Современная политическая мысль (XX—XXI вв.): Политическая теория и международные отношения - [241]

Шрифт
Интервал

В случае пыток связь между знанием и властью очевидна. По мере развития правил эта связь становится все менее ясной. Новая система правил была более регулярной, более эффективной, более постоянной и более детализированной. Иными словами, эффективность делала наказание дешевле. Новая система создавалась отнюдь не с целью более гуманного обращения с заключенными, а, наоборот, с целью усиления наказания. Так появилась новая технология власти и наказания. Она была более многообразной, более эффективной, более бюрократизированной по сравнению с пытками. Но что самое главное, она была более безличной и предполагала слежку уже не только за преступниками, но и за всем обществом.
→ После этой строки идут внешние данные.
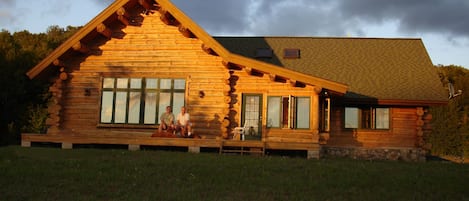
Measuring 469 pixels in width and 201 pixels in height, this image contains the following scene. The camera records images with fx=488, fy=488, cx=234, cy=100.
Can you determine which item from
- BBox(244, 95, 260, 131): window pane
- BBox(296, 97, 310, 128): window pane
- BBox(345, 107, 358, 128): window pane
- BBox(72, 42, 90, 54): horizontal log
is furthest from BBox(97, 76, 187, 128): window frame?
BBox(345, 107, 358, 128): window pane

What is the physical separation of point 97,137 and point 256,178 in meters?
8.01

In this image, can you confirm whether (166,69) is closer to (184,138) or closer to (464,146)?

Новая технология дисциплинарной власти воспроизводила военную модель. Она представляла собой не столько всеобъемлющую систему власти, сколько систему множества микровластей. Фуко описал «микрофизику» власти с присущими ей бесчисленными точками противоречий. Дисциплинарная власть включает в себя три инструмента:

1) иерархическое наблюдение, или способность официальных инстанций охватывать всю сферу своего контроля одним взглядом;

2) способность выносить нормализующие суждения и наказывать тех, кто нарушает нормы: о человеке могут судить в негативном ключе и даже наказать по причинам временных отклонений в правилах (опоздание), в деятельности (невнимательность) или поведении (невежливость);

3) способность наблюдения за субъектами и вынесения суждений о людях и их поведении. Последний инструмент дисциплинарной власти включает в себя два предшествующих.
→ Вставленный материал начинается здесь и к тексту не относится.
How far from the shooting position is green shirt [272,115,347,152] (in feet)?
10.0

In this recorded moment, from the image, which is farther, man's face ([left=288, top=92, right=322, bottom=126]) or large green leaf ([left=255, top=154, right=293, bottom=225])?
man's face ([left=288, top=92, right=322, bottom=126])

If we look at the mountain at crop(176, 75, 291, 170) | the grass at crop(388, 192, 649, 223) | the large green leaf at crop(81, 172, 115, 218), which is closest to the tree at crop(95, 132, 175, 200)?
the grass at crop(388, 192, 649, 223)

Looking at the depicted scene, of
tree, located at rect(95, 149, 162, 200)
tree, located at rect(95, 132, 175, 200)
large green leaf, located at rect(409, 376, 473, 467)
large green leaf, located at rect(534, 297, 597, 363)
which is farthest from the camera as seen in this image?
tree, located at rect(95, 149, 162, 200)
Однако Фуко отнюдь не ограничивается негативным отношением к росту дисциплинарного общества, он видит в нем и положительные моменты. Например, он считает, что дисциплина совершенно необходима в военной области, равно как и на производстве. Тем не менее Фуко выражает серьезные опасения в связи с расширением сферы дисциплины, когда она, например, распространяется на государственную сферу, тем самым превращая все общество в объект дисциплины.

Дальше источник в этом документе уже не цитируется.